Records from a collection
—————

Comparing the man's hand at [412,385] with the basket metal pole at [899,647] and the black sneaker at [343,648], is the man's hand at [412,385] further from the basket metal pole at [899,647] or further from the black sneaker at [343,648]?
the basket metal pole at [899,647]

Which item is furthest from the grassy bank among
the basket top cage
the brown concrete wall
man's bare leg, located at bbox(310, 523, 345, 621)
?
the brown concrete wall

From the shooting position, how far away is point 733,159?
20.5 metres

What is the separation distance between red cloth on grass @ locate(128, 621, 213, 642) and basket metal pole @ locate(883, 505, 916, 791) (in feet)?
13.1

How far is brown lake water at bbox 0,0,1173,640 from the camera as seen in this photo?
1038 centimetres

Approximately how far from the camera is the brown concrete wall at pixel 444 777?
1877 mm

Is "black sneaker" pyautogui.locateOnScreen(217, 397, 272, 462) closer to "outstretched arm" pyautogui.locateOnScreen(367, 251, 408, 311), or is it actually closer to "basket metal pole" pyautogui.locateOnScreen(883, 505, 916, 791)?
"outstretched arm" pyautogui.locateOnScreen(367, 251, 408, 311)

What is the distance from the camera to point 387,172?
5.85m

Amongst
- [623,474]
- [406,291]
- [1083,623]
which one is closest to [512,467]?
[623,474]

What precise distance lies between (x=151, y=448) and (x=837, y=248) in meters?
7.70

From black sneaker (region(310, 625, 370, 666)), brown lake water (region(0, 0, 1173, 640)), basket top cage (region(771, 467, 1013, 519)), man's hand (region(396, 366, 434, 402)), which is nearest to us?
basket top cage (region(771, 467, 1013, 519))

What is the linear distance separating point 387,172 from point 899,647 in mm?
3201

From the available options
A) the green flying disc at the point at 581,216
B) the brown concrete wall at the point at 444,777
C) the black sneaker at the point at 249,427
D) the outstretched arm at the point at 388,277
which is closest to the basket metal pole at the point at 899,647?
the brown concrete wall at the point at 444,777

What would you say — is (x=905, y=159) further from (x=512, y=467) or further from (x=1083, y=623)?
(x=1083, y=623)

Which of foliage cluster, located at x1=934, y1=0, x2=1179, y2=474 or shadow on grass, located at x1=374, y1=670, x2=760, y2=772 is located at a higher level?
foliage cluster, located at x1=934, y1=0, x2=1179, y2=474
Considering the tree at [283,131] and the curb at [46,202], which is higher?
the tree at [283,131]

—————

> **What you need to do**
Switch every occurrence of "black sneaker" to "white sneaker" across all the records above, and leave the rest of the text unchanged.

> **Result of this task**
Comparing the man's hand at [412,385] with the basket metal pole at [899,647] and the white sneaker at [343,648], is the man's hand at [412,385] further from the basket metal pole at [899,647] or further from the white sneaker at [343,648]?
the basket metal pole at [899,647]

Which item is furthest from the grassy bank among
the basket top cage
the brown concrete wall
man's bare leg, located at bbox(310, 523, 345, 621)
?
the brown concrete wall

From the shooting position, how far away is point 733,159?
20.5 metres

What is the separation distance between red cloth on grass @ locate(128, 621, 213, 642) and basket metal pole @ locate(883, 505, 916, 791) (in feet)?
13.1

How far is brown lake water at bbox 0,0,1173,640 from the camera as seen in this photo?
1038 centimetres

Approximately how far from the camera is the brown concrete wall at pixel 444 777?
1877 mm

Is "white sneaker" pyautogui.locateOnScreen(217, 397, 272, 462) closer to "outstretched arm" pyautogui.locateOnScreen(367, 251, 408, 311), or is it actually closer to "basket metal pole" pyautogui.locateOnScreen(883, 505, 916, 791)?
"outstretched arm" pyautogui.locateOnScreen(367, 251, 408, 311)

What is the distance from the camera to point 387,172?
5.85m

Amongst
- [623,474]
- [406,291]
- [1083,623]
which one is closest to [512,467]?
[623,474]

What precise distance lies between (x=151, y=448) and (x=837, y=248) in meters?
7.70

From white sneaker (region(310, 625, 370, 666)), brown lake water (region(0, 0, 1173, 640)), basket top cage (region(771, 467, 1013, 519)), man's hand (region(396, 366, 434, 402)), which is nearest to us?
basket top cage (region(771, 467, 1013, 519))

What is the linear distance separating point 387,172 from point 899,647 in mm?
3201

From the available options
A) the green flying disc at the point at 581,216
B) the brown concrete wall at the point at 444,777
C) the white sneaker at the point at 249,427
D) the outstretched arm at the point at 388,277
which is closest to the basket metal pole at the point at 899,647?
the brown concrete wall at the point at 444,777

What would you say — is (x=905, y=159) further from (x=512, y=467) or further from (x=1083, y=623)?
(x=1083, y=623)

Which of foliage cluster, located at x1=934, y1=0, x2=1179, y2=474 or shadow on grass, located at x1=374, y1=670, x2=760, y2=772 is located at a higher level?
foliage cluster, located at x1=934, y1=0, x2=1179, y2=474
Considering the tree at [283,131] and the curb at [46,202], which is higher?
the tree at [283,131]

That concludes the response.